What you should do
Write out the listing below from the line containing "What is the gap" to its last line, unaltered, ends included.

--*--

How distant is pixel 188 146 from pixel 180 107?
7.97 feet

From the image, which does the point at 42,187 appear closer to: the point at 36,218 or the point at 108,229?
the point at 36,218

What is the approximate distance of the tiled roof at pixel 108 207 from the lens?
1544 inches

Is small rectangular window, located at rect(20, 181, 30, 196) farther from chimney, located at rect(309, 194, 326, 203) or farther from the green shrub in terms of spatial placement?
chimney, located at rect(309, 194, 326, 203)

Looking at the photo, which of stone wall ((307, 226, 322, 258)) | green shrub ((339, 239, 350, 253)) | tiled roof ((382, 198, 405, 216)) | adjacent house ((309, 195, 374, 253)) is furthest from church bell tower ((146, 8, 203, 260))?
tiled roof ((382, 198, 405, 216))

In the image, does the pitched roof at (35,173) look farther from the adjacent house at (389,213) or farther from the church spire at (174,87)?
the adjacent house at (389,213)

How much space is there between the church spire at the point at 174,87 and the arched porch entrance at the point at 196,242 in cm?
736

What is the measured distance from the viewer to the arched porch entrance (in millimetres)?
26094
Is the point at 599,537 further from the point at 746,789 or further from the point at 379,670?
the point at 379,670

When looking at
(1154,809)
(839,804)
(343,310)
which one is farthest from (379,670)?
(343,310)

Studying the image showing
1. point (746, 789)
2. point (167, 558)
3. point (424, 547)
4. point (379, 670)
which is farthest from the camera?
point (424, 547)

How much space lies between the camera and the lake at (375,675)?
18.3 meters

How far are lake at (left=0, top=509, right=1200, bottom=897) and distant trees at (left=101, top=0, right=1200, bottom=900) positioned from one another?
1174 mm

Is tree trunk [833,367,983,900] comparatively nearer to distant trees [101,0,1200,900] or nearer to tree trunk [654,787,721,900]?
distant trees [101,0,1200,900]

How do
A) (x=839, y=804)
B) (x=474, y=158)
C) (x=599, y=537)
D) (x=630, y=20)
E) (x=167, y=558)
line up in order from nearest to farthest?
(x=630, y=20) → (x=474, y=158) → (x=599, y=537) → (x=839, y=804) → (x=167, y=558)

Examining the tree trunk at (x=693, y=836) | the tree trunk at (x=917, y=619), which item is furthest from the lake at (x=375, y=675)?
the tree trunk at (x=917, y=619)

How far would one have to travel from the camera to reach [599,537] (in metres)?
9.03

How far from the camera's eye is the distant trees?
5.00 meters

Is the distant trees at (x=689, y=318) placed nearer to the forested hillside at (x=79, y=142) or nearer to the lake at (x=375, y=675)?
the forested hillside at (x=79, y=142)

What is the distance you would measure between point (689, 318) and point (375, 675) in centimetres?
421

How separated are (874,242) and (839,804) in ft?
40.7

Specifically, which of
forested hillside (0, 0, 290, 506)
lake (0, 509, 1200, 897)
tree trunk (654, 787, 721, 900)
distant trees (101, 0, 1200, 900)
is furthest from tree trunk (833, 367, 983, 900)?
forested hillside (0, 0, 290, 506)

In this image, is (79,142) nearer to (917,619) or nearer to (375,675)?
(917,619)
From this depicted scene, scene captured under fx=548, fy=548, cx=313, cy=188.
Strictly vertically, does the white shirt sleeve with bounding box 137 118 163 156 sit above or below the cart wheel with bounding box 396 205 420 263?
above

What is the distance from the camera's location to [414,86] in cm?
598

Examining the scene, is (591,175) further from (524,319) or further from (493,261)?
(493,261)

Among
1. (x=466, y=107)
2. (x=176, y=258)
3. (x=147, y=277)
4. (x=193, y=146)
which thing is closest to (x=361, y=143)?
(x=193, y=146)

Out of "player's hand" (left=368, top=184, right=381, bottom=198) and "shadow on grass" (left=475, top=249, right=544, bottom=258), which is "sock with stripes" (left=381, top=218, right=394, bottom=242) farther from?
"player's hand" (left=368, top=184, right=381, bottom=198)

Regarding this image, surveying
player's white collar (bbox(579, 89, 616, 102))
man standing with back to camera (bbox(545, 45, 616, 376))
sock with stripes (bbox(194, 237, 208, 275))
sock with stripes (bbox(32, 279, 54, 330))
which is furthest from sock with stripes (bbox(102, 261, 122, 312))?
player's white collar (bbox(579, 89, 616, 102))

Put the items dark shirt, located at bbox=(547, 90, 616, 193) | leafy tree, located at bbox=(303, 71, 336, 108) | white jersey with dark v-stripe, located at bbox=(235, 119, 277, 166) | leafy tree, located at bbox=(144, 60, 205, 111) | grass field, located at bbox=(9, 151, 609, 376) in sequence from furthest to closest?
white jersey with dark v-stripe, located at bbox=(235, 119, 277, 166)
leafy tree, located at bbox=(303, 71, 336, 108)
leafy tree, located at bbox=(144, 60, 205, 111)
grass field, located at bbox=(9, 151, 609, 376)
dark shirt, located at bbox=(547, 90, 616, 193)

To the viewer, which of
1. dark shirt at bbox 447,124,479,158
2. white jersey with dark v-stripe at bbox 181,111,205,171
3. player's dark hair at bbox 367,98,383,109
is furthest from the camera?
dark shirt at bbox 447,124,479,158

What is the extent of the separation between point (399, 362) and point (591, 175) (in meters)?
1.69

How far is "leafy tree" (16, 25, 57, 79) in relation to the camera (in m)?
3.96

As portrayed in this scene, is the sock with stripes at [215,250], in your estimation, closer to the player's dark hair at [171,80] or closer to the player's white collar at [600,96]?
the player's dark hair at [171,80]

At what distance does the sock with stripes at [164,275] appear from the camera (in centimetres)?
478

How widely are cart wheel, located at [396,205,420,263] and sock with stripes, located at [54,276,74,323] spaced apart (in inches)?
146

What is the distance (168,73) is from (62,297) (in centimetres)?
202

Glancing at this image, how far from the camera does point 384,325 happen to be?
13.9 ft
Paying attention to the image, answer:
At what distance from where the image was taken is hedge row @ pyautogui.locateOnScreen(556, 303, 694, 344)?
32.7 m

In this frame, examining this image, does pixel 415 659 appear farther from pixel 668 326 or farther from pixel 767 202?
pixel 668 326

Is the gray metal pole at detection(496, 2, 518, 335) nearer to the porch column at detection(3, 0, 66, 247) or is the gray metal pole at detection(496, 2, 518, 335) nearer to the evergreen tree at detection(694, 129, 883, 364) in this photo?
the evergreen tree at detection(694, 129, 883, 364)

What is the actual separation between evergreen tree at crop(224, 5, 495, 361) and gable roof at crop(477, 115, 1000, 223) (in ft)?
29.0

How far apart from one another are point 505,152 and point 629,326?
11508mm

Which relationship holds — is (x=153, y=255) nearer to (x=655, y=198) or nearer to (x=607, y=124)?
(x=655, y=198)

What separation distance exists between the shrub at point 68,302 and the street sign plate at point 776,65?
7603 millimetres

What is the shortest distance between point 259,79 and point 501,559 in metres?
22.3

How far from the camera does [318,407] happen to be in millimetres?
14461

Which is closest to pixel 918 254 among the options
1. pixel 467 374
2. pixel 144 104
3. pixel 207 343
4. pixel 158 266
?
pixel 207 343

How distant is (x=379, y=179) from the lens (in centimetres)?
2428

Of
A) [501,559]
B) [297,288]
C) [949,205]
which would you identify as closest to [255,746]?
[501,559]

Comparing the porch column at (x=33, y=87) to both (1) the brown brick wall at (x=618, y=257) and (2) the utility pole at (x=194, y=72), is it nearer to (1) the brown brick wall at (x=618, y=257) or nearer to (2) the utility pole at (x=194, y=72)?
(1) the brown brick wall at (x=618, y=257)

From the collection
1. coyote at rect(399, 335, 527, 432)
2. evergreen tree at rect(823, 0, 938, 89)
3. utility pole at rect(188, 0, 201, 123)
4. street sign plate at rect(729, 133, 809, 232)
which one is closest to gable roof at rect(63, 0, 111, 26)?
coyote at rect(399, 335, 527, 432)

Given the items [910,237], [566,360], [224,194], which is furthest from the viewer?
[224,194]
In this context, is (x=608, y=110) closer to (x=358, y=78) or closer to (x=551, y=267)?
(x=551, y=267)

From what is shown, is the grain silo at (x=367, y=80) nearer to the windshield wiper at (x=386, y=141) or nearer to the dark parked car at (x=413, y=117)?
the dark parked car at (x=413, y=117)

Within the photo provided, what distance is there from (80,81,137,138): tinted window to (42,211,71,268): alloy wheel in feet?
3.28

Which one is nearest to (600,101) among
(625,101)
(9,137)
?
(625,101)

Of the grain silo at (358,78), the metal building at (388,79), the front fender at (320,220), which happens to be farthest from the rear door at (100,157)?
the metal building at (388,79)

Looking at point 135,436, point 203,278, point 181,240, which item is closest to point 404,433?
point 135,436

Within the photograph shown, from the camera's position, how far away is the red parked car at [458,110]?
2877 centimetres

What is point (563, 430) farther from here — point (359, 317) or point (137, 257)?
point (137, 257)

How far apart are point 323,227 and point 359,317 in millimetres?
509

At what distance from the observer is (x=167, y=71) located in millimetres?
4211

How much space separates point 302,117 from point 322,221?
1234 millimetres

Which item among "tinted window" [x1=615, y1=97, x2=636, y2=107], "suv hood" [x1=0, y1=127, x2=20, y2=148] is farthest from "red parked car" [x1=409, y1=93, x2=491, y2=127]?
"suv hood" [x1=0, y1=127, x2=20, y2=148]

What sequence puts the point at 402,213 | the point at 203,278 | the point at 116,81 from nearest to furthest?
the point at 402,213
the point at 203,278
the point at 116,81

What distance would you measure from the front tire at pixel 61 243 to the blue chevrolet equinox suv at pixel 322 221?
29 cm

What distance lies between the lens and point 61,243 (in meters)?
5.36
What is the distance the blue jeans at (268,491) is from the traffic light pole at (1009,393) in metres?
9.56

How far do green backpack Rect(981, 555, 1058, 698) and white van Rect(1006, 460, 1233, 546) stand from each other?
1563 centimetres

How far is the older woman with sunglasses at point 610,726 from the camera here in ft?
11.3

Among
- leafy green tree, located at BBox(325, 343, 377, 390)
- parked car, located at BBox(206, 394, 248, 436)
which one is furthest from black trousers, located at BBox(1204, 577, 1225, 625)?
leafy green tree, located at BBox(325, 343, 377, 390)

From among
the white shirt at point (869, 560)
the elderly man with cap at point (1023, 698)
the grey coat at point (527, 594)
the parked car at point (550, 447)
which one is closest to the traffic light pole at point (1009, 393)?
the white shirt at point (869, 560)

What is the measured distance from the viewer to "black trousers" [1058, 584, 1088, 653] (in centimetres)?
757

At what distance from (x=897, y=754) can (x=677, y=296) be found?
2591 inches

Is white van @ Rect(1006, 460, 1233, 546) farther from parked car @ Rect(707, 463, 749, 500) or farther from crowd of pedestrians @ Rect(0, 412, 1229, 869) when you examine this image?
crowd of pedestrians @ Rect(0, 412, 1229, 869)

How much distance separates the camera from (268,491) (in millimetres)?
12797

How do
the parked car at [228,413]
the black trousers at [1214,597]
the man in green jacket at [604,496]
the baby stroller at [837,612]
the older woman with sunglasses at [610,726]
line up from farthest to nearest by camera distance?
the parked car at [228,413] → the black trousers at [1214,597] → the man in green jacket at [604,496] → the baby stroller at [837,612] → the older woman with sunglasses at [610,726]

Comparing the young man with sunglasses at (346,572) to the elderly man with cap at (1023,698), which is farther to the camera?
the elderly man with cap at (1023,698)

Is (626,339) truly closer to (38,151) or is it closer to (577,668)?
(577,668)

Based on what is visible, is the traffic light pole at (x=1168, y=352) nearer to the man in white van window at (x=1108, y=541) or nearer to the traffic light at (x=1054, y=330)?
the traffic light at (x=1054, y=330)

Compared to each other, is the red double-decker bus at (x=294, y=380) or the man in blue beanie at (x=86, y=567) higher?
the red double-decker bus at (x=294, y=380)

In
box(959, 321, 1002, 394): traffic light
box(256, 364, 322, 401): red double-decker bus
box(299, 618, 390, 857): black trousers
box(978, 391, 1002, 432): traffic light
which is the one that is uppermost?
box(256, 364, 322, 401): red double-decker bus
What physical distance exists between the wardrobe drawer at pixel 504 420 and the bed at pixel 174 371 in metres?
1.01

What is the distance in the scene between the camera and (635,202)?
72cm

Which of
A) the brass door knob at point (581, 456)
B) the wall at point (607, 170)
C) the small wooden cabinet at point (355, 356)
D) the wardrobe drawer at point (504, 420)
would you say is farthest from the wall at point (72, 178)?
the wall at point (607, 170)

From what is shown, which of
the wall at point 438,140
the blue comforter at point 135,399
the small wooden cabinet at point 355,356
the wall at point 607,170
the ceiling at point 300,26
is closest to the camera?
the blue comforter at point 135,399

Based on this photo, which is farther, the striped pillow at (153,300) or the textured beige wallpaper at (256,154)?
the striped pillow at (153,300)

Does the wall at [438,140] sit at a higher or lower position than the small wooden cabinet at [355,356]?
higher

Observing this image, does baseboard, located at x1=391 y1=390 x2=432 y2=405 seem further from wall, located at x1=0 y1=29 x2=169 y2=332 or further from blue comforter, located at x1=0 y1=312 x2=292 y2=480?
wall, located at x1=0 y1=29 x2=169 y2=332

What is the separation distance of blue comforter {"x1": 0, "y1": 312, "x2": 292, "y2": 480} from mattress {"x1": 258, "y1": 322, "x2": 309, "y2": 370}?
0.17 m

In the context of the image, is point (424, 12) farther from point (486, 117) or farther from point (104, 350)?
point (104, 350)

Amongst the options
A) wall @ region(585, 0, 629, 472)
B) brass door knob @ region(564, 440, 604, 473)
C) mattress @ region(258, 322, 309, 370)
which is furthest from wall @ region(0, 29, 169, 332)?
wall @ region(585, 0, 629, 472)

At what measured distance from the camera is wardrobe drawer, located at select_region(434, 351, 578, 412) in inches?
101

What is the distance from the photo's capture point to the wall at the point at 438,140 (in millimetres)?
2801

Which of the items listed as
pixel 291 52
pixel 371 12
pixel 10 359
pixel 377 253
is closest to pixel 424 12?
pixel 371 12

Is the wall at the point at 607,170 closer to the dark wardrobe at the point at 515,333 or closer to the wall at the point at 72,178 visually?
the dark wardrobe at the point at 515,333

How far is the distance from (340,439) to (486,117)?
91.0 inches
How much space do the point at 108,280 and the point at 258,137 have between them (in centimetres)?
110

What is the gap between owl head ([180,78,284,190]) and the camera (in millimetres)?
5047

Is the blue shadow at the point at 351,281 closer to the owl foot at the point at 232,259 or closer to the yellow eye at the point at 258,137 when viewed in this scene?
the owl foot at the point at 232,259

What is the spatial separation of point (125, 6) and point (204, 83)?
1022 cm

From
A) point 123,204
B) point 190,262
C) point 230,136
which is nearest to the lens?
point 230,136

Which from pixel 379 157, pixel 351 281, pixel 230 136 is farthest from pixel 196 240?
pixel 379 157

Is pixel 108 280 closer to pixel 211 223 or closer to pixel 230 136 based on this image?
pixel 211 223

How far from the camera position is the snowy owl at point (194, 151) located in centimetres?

--*--

Task response
What is the gap between owl head ([180,78,284,190]) and the camera (in millimetres)?
5047

Is the blue shadow at the point at 351,281 closer to the owl foot at the point at 232,259 or closer to the yellow eye at the point at 258,137 when viewed in this scene?
the owl foot at the point at 232,259

What is the spatial separation of point (125, 6) and point (204, 83)?
1022 cm

From
A) point 123,204
B) point 190,262
C) point 230,136
which is nearest to the lens?
point 230,136

Which from pixel 379 157, pixel 351 281, pixel 230 136 is farthest from pixel 196 240?
pixel 379 157

Is pixel 108 280 closer to pixel 211 223 or closer to pixel 230 136 based on this image?
pixel 211 223

How far from the camera position is the snowy owl at point (194, 151) located in centimetres?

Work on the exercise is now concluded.